Host Grant Napear asked Collie if he was concerned about the concussions; a very reasonable question since Austin Collie suffered (at least) two of them (one, and two) last season. According to Austin Collie, Austin Collie can still suffer six or seven more and might still be as right as rain. The Q and A:
You're 25 years old. I mean don't the concussions scare you at this point in your career?
"Not really. If it was one of those things that I had a history of concussions and now I'm getting worse or more-and-more frequent then it would definitely be a worry of mine in the near future, but I've known players who play with 9 or 10 concussions and who have lived on to have successful careers and haven't had any symptoms later on in life, so again everyone is different. Everyone handles each injury different and hopefully down the road it'll be perfectly fine."
"Hey, maybe I'll be just fine if my head keeps getting beaten like a pinata" seems like an awfully cavalier attitude, but it also might be the only attitude that makes sense.
A guy can't go out onto an NFL field and play scared. Not only will it make him ineffective, but it's also likely to get him killed. When a fellow is given a clean bill of noggin health, going out and playing as if it never happened is probably the safest thing for him to (aside from retiring, of course, which I assume Austin Collie is not ready to do).
A player moves quickly, decisively and aggressively, lest some other angry gentleman scrambles his eggs for him.
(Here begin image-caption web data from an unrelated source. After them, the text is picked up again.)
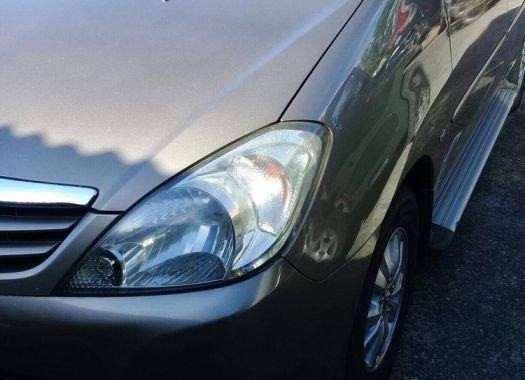 Selling Toyota Innova 2011 Automatic Diesel in Quezon City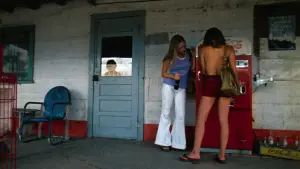 Задник к фильму "Техасская резня бензопилой" #629045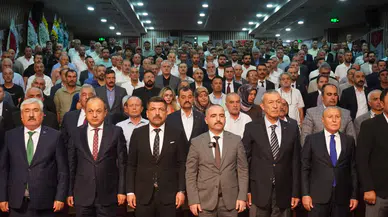 MHP Battalgazi'de "Ataş" ile Yola Devam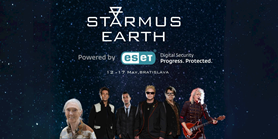 The Faculty of Science of Masaryk university has become an academic partner of the STARMUS festival. 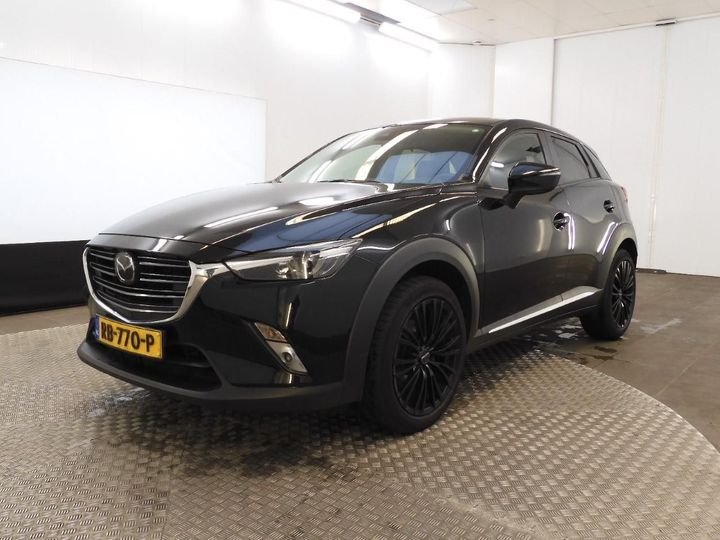 Mazda Cx-3 (2017)
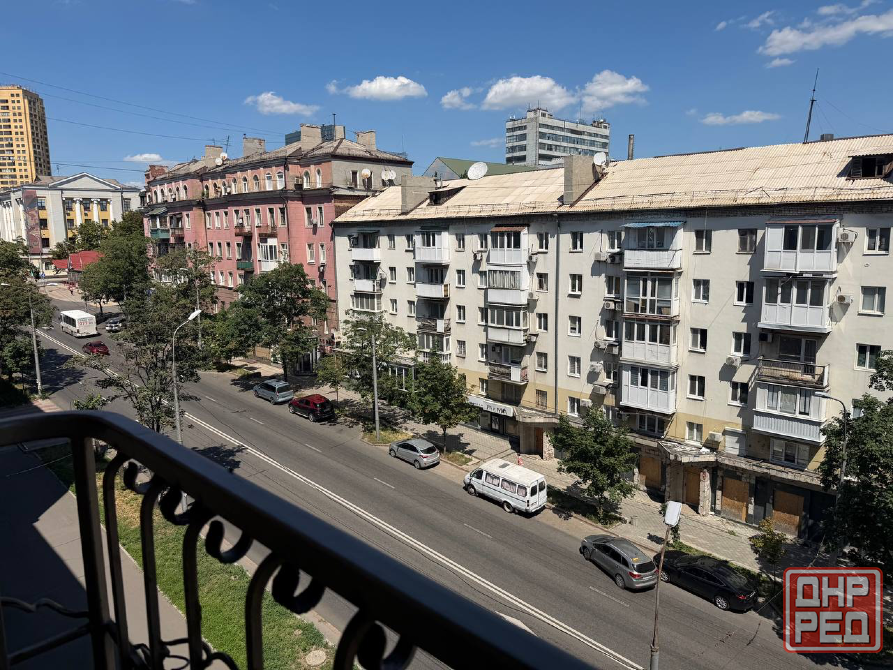 Продается большая , уютная сталинка в Центре Донецка ул.Университетская - Бульвар Пушкина ! Торг Донецк - изображение 1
It always seems like trying to play in a way that won't get you hurt is a pretty good way to ensure that you will be hurt.
But that doesn't mean that Collie shouldn't be concerned, or that it's a good idea to get to nine or ten concussions and just see how things work out. Fine Colts blog Stampede Blue does a nice job of citing research at which Austin might want to have a peek. At this point, ignoring the damage done by concussions is kind of like saying, "You know, I really don't think cigarettes are bad for you."
Collie's comments raise some tough questions. When a guy does suffer multiple concussions in a season, what's the right response? Rejecting the science and assuming your safe is silly, but in practice, what's the difference between that and just going back out and doing your job? Either way, you're inarguably putting yourself in more danger, and either way, you won't know what amount of danger is too much before it's too late.
There is no safe, half-speed option. Whatever is the right balance of awareness, caution and safety, you just have to hope that Austin Collie finds it.